Sergio Timerman, cardiologista e diretor da Sociedade Brasileira de Cardiologia

Comparação estressante
Questões emocionais estão fortemente ligadas a problemas cardíacos. Em 2004, o estudo Interheart listou os principais fatores de risco associados ao infarto do miocárdio — inclusive, emocionais.

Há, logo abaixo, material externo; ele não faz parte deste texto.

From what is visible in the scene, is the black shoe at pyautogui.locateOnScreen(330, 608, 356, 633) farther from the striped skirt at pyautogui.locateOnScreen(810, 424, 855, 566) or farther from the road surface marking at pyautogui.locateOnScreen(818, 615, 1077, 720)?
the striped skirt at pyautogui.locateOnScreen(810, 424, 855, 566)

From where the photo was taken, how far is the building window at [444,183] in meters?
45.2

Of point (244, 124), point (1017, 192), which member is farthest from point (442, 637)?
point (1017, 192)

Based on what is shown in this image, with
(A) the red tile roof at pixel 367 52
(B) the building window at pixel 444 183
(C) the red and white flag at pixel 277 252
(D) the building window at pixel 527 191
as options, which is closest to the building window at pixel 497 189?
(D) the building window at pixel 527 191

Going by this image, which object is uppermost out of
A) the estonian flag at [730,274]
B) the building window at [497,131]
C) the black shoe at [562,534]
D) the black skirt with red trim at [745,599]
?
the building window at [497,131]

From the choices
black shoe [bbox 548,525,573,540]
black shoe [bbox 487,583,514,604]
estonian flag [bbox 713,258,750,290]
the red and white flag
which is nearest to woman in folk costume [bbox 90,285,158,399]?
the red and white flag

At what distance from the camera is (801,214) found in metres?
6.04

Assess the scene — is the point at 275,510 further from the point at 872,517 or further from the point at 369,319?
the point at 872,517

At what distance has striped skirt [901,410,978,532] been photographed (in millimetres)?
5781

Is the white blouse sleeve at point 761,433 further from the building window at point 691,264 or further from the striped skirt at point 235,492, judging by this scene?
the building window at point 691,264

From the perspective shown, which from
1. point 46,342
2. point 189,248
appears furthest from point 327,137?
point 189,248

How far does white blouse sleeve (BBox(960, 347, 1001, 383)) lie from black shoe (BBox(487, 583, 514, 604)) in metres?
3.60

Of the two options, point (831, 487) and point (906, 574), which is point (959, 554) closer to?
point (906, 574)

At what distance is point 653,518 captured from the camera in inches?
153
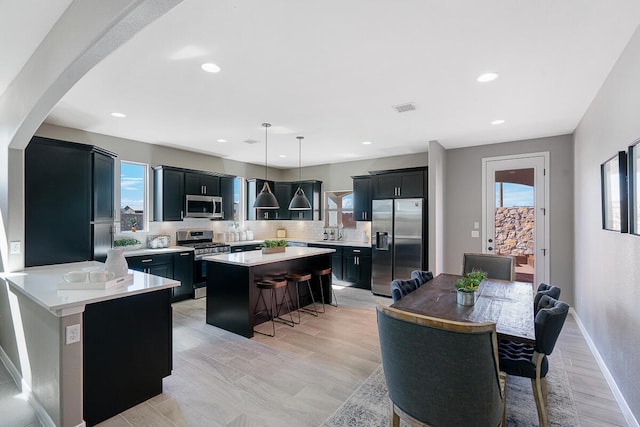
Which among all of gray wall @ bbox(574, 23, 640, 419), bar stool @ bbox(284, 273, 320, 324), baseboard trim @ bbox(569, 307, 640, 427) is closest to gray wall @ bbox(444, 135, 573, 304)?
gray wall @ bbox(574, 23, 640, 419)

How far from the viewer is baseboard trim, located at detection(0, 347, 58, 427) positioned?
222 cm

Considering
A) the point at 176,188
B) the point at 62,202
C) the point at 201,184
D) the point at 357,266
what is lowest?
the point at 357,266

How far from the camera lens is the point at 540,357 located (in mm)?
2068

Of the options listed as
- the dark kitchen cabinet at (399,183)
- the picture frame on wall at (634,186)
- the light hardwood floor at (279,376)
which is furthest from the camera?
the dark kitchen cabinet at (399,183)

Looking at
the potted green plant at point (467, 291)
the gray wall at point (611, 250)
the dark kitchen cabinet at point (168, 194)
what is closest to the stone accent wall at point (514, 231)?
the gray wall at point (611, 250)

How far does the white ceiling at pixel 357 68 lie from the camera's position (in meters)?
2.01

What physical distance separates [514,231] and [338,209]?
370 centimetres

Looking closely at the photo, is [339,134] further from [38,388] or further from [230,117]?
[38,388]

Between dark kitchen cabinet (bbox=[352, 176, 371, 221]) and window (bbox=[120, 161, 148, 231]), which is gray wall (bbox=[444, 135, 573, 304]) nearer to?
dark kitchen cabinet (bbox=[352, 176, 371, 221])

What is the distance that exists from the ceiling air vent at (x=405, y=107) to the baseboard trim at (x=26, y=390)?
402cm

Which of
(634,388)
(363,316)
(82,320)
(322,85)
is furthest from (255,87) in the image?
(634,388)

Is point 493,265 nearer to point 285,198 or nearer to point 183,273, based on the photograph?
point 183,273

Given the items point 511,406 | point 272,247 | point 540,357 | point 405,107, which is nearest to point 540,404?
point 540,357

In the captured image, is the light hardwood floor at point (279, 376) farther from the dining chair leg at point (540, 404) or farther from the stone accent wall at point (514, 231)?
the stone accent wall at point (514, 231)
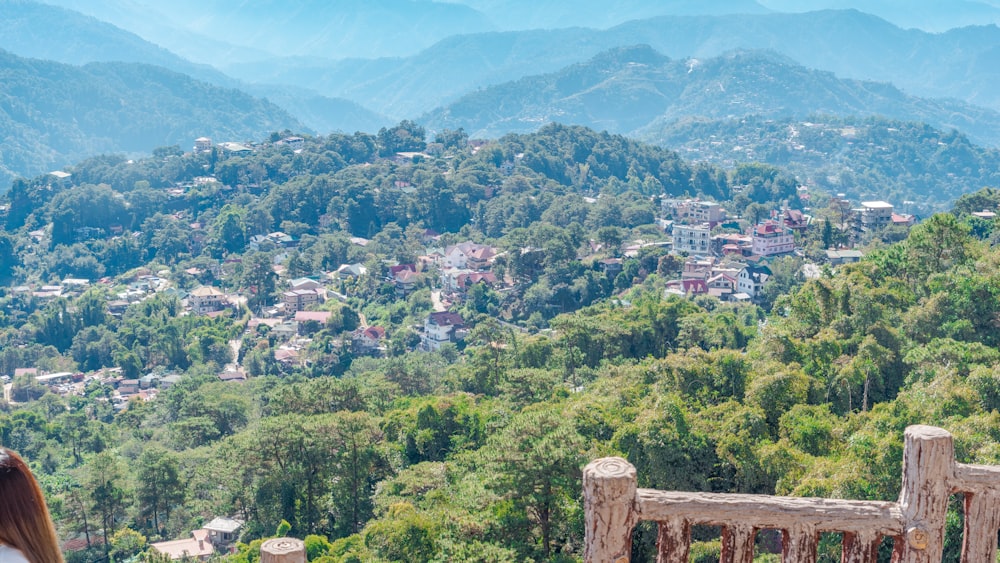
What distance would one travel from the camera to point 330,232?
2406 inches

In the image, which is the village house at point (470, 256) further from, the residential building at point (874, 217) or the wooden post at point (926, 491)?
the wooden post at point (926, 491)

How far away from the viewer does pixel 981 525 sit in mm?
4898

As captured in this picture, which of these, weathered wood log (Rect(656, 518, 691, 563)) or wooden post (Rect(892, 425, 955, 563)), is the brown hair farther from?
wooden post (Rect(892, 425, 955, 563))

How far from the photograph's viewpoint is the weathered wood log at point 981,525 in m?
4.81

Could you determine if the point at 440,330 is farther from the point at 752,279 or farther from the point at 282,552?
the point at 282,552

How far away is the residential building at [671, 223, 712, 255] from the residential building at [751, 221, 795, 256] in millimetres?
2939

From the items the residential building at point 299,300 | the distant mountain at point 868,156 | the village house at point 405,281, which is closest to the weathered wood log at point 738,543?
the village house at point 405,281

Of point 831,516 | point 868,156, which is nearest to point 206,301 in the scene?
point 831,516

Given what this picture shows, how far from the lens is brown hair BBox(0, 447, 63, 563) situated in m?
2.73

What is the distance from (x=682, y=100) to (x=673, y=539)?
493 feet

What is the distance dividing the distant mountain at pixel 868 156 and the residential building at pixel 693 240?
44.1 metres

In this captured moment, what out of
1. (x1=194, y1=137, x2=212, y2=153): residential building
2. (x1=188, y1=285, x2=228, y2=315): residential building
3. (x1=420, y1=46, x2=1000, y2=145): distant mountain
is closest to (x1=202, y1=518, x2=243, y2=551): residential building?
(x1=188, y1=285, x2=228, y2=315): residential building

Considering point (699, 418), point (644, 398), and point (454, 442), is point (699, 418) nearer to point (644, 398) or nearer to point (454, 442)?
point (644, 398)

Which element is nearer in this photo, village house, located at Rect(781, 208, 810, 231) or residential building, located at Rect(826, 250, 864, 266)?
residential building, located at Rect(826, 250, 864, 266)
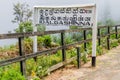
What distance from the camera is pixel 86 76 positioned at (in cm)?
852

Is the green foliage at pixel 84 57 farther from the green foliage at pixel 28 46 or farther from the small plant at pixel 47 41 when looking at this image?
the small plant at pixel 47 41

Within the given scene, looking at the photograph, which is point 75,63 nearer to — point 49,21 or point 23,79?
point 49,21

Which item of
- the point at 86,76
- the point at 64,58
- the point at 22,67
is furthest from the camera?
the point at 64,58

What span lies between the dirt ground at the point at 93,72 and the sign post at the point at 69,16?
431 millimetres

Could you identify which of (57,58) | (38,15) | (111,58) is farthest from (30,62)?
(111,58)

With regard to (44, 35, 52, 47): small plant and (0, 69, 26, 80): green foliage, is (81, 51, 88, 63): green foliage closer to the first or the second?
(44, 35, 52, 47): small plant

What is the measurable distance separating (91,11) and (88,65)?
1566 mm

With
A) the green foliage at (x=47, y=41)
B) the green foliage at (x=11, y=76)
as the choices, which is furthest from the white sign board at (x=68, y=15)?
the green foliage at (x=11, y=76)

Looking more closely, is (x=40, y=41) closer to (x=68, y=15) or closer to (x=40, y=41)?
(x=40, y=41)

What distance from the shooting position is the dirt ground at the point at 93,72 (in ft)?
27.4

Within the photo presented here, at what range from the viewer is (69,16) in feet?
31.3

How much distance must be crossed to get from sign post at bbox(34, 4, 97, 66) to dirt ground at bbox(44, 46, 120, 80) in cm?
43

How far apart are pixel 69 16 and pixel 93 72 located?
166 centimetres

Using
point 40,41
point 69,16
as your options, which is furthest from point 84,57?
point 40,41
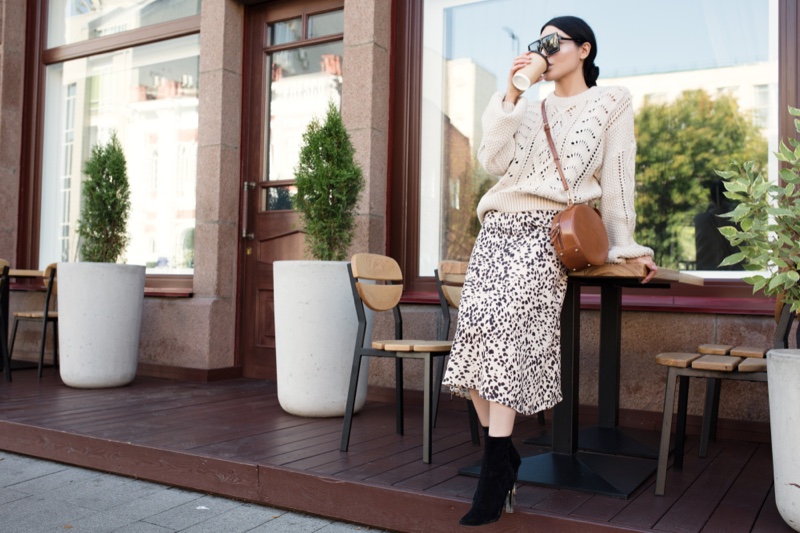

Das 24.767 pessoas pesquisadas, 11.119 já haviam passado por infarto agudo do miocárdio e foram comparadas a outras 13.648 que não apresentaram sinais clínicos da doença. Veja alguns dados do trabalho:

» O estresse no trabalho ou em casa praticamente triplica o risco de um infarto — risco superior ao do diabetes e quase o mesmo que de tabagismo e de colesterol alto.

» Entre os que estavam trabalhando, 23% dos infartados tiveram vários períodos de estresse no trabalho, contra 17,9% do grupo de controle.

» Um grupo de 11,6% dos que já sofreram infarto tiveram diversos períodos de estresse em casa, enquanto apenas 8,6% dos “saudáveis” enfrentavam controvérsias domésticas.

» Financeiramente, 14,6% do grupo dos enfartados eram estressados — 12,2% do grupo de controle apresentaram problemas com relação a dinheiro.